When she finishes, when she has turned all of Words into a digital manuscript, Martin is in an icy operating room at Rhome General giving sight back to a partially blinded young man. For the first time, she uses the laptop for a different reason, books herself on a flight that leaves the next day.

She picks up the phone and calls their doctor. “It’s an emergency,” she tells the receptionist. “I need whatever vaccinations are required for travel to India.”

She is at the FedEx in Rhome thirty minutes later, sending off a package. She is in Dr. Abrams’s office thirty minutes after that. A cut-and-dry doctor, he never inquires about the personal, except as medically relevant.
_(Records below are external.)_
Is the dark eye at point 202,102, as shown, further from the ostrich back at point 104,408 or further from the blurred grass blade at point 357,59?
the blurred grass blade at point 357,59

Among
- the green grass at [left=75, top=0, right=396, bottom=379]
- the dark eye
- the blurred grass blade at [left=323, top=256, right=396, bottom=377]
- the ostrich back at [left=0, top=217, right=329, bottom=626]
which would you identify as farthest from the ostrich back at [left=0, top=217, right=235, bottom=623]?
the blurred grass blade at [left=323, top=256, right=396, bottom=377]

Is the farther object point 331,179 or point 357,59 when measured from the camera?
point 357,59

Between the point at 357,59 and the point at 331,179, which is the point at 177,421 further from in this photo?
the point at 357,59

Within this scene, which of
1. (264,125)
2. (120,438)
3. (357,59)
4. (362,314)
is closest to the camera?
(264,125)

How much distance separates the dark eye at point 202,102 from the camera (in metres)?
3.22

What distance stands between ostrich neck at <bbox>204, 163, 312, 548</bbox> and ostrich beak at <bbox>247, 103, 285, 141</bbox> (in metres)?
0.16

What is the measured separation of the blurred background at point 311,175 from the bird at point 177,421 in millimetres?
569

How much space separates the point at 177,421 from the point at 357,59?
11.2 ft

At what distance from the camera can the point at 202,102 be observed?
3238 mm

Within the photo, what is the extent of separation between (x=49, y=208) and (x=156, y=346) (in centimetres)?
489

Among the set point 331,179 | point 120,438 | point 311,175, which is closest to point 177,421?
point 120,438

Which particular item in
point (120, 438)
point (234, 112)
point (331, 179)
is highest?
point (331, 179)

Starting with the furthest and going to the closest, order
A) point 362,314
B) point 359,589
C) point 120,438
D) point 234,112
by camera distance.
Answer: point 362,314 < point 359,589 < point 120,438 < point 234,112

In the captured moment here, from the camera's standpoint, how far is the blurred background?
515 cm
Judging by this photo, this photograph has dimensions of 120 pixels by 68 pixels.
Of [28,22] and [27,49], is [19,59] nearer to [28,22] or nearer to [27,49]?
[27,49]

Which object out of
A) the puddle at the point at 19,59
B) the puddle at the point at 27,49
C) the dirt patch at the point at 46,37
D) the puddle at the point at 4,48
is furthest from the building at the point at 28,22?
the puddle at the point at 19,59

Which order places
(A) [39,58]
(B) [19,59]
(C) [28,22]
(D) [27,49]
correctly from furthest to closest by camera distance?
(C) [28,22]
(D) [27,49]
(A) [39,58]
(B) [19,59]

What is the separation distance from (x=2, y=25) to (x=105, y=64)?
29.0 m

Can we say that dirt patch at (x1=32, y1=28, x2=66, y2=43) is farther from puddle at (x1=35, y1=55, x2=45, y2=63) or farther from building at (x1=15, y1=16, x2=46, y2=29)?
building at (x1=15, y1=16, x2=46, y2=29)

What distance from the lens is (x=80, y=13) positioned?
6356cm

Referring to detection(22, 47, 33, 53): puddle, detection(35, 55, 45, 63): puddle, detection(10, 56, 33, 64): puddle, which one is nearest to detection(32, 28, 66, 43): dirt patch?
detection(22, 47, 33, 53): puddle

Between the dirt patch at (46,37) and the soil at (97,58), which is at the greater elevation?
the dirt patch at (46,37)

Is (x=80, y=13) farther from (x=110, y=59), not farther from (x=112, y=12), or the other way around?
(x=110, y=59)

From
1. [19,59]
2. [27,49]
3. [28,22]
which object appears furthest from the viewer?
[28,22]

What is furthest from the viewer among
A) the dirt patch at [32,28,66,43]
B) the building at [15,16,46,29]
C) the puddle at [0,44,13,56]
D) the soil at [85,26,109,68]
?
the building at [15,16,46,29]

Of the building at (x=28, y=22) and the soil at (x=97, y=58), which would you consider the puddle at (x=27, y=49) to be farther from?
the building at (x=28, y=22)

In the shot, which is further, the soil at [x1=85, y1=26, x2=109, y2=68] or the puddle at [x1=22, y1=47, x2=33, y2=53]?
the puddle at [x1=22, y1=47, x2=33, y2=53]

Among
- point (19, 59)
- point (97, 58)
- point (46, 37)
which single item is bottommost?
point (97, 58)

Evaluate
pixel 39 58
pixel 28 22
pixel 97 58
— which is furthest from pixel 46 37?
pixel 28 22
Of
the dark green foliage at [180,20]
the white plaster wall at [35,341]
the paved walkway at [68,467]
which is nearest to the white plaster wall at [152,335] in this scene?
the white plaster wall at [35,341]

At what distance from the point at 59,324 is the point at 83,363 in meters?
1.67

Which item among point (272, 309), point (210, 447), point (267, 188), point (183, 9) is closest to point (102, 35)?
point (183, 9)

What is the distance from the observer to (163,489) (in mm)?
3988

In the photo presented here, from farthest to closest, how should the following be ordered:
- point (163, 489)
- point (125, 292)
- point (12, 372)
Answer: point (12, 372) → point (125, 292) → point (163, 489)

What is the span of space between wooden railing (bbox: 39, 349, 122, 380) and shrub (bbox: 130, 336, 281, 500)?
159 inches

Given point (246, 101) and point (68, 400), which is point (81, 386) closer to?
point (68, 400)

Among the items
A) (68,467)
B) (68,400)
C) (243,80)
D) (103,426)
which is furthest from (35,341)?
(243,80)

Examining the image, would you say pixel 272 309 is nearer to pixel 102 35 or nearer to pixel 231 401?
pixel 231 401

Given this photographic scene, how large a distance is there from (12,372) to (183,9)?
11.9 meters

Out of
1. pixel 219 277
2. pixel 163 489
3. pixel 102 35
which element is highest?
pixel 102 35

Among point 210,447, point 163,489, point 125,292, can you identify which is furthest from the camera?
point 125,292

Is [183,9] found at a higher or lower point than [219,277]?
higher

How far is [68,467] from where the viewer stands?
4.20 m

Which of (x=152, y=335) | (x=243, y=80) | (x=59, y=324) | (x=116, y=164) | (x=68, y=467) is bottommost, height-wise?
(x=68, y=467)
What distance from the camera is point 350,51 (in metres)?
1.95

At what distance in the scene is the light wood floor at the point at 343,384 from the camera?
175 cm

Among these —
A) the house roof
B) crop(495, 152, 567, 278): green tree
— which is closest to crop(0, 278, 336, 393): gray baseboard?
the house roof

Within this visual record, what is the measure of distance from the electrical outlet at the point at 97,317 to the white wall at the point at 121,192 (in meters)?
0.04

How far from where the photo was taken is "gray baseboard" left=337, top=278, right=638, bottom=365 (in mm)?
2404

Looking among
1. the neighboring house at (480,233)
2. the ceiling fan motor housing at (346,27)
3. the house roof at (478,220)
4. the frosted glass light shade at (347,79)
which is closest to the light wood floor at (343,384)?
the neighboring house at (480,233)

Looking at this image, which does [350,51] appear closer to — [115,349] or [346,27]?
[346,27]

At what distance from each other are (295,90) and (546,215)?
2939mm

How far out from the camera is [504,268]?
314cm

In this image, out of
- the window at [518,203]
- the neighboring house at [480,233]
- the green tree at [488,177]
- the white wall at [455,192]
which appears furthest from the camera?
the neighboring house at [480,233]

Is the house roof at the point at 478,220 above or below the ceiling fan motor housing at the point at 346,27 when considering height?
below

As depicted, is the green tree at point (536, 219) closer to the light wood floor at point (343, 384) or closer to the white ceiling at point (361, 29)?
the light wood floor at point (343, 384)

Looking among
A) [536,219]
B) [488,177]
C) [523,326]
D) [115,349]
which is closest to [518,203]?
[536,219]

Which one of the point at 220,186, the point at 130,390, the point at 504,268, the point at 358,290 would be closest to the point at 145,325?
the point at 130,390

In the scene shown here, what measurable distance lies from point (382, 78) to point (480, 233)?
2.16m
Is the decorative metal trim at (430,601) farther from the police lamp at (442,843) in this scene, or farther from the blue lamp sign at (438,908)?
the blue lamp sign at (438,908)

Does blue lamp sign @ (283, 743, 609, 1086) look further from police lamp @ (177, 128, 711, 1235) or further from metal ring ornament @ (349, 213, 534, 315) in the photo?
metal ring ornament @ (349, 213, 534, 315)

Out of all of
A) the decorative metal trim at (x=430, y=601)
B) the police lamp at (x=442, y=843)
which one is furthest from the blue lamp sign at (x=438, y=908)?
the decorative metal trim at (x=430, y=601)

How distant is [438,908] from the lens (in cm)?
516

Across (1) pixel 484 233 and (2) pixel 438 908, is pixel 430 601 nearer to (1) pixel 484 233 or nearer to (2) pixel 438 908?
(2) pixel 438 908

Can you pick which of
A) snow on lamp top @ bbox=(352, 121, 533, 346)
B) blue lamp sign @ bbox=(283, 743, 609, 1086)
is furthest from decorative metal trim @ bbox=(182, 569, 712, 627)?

He does not ask why Joan needed an emergency appointment for vaccinations for a trip to India that surely would have been planned in advance.

“No need to fear measles, mumps, rubella, chickenpox, diphtheria, pertussis, or polio,” he says. “Your last boosters will protect you against those diseases. Hepatitis A and typhoid, that’s what you need to worry about.”

She tightens up when the needle slides into the skin at the back of her arm. There is an ache at the injection site before she feels the medicine fan out through her body.

When she says, “I already feel it,” Dr. Abrams says, “Joan, that’s impossible. Pull up your other sleeve, better if the injections aren’t in the same arm.”

She refuses the typhoid pills intended to further protect her against that disease.

“You can’t eat lukewarm food, or eat where only locals eat, and you absolutely can’t drink anything that does not come in a sealed bottle. Pay attention, Joan. Getting sick there is a serious thing,” Dr. Abrams warns.

“I’ll be careful,” she says. A million vaccinations will not cure the illness festering within her that Daniel has caused. At reception, she writes out a check for her copay.

It is hard to pack her suitcase with both arms bruised and sore from the shots. But then it is done, and she packs up her carryall—the laptop, notebooks, pens, a ream of paper, her travel itinerary, boarding pass, passport, books she can’t imagine reading, snacks she can’t imagine eating on the plane, her makeup bag, and a pair of pajamas in case her suitcase is lost. It is late afternoon when Martin finds her in the bedroom.

“I canceled my last surgery,” he says as he walks through the open doors of their bedroom, then sees her suitcase on the floor, the carryall on the bed.

“Where are you going?”

“India,” and she watches Martin clamp his long surgeon’s fingers together.

“India?”

“Yes.”

“Now?”

“Tomorrow morning.”

“Aren’t we going to discuss this?”

“I know what I’m doing,” she says. “Or at least this feels like what I need to do this minute.”

“Let me help you. Let’s work through this catastrophe as a team, the way we always do.”

“We weren’t a team with Eric, and with this, I just can’t,” she says.

“I’ll get a ticket. Right now. We’ll go together.”

“No, I don’t want that. I’m sorry.”

He has always wanted her to explain things about herself, when she thinks he ought to know. How does he not understand her need to be in a place utterly foreign, where the old happy memories of she and Daniel will not tag along, where she can more easily imagine her own son dead.

“How long?”

“Three weeks.”

“Are you leaving me?”

“Martin,” she says, thinking of all she has sacrificed for this marriage, years that affected her as they did not affect Martin, his life continuing apace.

What can she say, when all she can picture is herself at her old desk in the room that had been her study, her mind racing through lists of words, as her new husband instantly abandoned the vow he had made, that there would be no children, that he understood her work would always come first. The underpinnings on which she had agreed to marry him kicked out from beneath her at the very start, forcing her to find ways to live an unwanted life.

She turns away and zips the carryall, ripping up the silence. She hears him in the hallway, the study door click into place.

She strips and pulls on her swimsuit.

Out through the glass door of their glass bedroom wall, down the bluestone tiles, all the way to the glen. She will miss this, she thinks.

Then she is in the water, demonically swimming laps, until her heart feels ready to explode.